In general, geometric margins gives better fits. The smallest AIC and BIC values correspond to the truncated-Poisson copula with geometric marginals. However, it seems that there is no significant difference between the AIC and BIC values of the suggested copulas. Figure 13 exhibits the empirical, truncated-Poisson and Frank cumulative distributions (with geometric marginals). In most of the area of the graph, the Frank copula lies beneath the truncated-Poisson copula. This relation is reversed only in a small area near the point (0, 0). The truncated-Poisson copula intersect in several curves with the empirical surface, whereas the Frank copula meets the empirical distribution on a small area near the point (0, 0). It seems that even though the range of the correlation for the truncated-Poisson copula does not cover the correlation of these data, it stills give the better fit. The mean absolute and mean squared distance, multiplied by a hundred, between the observed probabilities and the fitted probabilities obtained by the truncated-Poisson and the Frank copulas with geometric margins are given in Table 6.

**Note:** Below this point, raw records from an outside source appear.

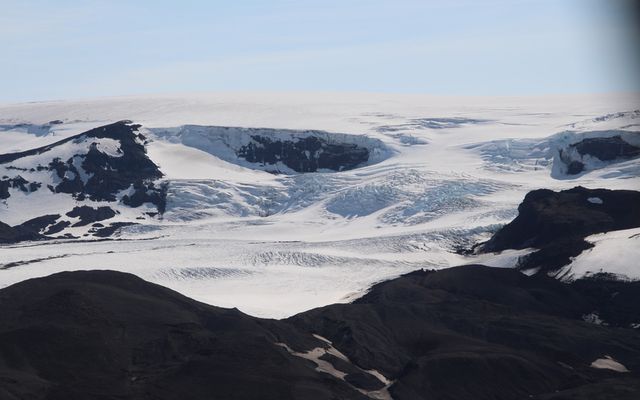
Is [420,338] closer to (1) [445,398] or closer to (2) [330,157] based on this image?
(1) [445,398]

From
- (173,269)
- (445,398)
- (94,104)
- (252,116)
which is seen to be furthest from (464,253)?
(94,104)

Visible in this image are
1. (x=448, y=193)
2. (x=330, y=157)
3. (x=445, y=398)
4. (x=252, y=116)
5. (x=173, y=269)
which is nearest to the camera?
(x=445, y=398)

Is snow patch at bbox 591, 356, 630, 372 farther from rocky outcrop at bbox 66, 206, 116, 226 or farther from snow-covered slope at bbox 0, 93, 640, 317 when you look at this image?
rocky outcrop at bbox 66, 206, 116, 226

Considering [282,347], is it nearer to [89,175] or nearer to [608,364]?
[608,364]

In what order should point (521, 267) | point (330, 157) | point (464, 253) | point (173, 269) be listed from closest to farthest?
point (521, 267), point (173, 269), point (464, 253), point (330, 157)

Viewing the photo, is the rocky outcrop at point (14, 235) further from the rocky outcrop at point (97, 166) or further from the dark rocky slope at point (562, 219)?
the dark rocky slope at point (562, 219)

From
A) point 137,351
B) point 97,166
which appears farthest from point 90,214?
point 137,351
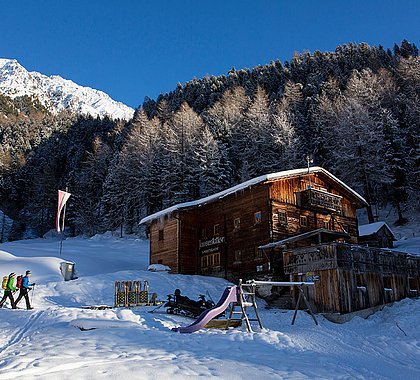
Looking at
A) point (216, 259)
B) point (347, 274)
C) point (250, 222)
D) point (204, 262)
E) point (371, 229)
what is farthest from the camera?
point (371, 229)

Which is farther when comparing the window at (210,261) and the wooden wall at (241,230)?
the window at (210,261)

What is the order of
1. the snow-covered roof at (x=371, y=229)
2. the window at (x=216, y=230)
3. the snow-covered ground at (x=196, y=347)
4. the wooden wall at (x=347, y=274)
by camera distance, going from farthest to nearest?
1. the snow-covered roof at (x=371, y=229)
2. the window at (x=216, y=230)
3. the wooden wall at (x=347, y=274)
4. the snow-covered ground at (x=196, y=347)

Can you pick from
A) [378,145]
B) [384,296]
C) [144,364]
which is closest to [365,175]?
[378,145]

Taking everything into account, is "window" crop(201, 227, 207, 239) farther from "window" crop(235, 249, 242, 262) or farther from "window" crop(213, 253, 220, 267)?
"window" crop(235, 249, 242, 262)

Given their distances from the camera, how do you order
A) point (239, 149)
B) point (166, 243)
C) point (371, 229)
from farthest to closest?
point (239, 149) < point (371, 229) < point (166, 243)

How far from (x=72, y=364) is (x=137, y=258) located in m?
32.5

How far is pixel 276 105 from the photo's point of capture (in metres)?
69.9

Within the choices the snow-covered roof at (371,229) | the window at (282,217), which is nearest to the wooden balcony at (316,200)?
the window at (282,217)

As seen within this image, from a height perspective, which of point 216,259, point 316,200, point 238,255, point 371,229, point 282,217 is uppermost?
point 316,200

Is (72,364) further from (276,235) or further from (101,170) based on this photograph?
(101,170)

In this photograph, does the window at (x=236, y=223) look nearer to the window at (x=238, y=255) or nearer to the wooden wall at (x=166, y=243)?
the window at (x=238, y=255)

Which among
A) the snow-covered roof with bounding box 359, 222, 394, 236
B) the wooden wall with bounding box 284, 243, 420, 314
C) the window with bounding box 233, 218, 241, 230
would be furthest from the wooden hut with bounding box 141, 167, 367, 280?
the snow-covered roof with bounding box 359, 222, 394, 236

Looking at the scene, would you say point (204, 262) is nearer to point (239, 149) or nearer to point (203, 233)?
point (203, 233)

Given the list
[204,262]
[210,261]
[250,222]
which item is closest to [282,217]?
[250,222]
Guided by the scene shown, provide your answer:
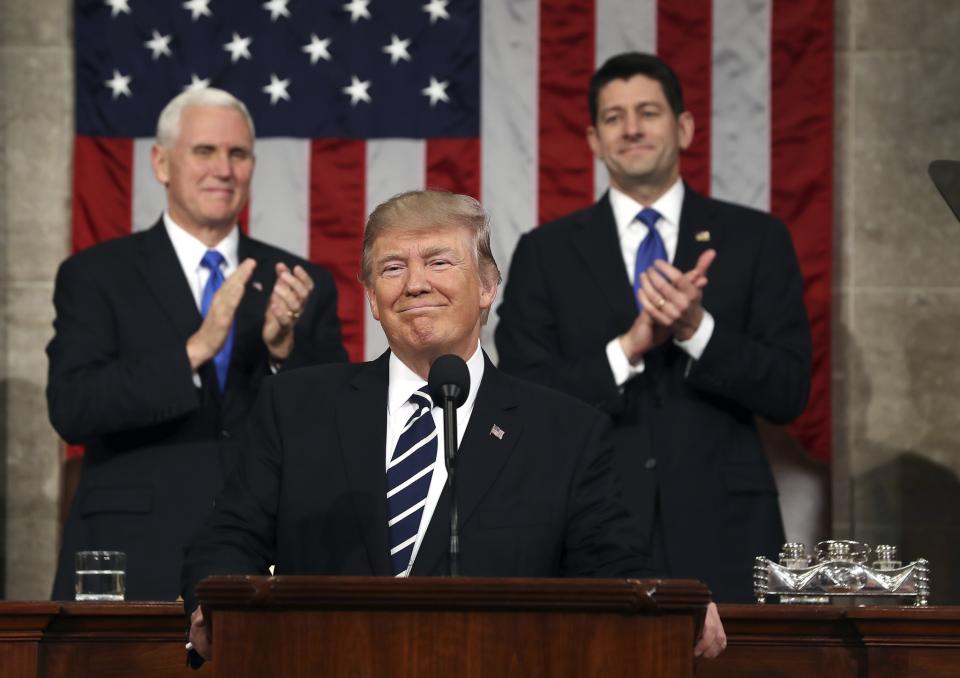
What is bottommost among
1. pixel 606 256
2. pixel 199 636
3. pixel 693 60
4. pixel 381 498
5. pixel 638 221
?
pixel 199 636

Table 6 Mean absolute and mean squared distance of the Aircrafts data for the case of geometric marginals

5 Conclusions

In this paper, we proposed a new family of copulas and discussed some of its properties. The dependence structure of this copula was studied from different aspects. Spearman’s and Kendall’s correlation coefficients with the upper and lower tails of dependence were investigated. Three applications, where the truncated-Poisson copula compatible with the data, were discussed.

From the illustrative applications, we notice that the truncated-Poisson copula may give better performance than other copulas for datasets with small correlations. Also, the truncated-Poisson copula is sensitive toward independence, i.e., it is more appropriate to fit two dependent variables with weak correlation with it. Moreover, for discrete datasets, the truncated-Poisson copula is capable to give a good fit even though the correlation of the data is out the range \((-0.137,0.125)\). This is due to the fact that discrete correlation measures are not marginal free (see Denuit and Lambert [14] and Mesfioui and Tajar [46]). That is, the truncated-Poisson copula could be considered as a tool to distinguish between independence and weakly dependence. This new copula is not suitable for datasets with lower or upper tail dependencies, as it have no tail dependencies. As shown in Theorem 7, this copula could be used to model multivariate datasets.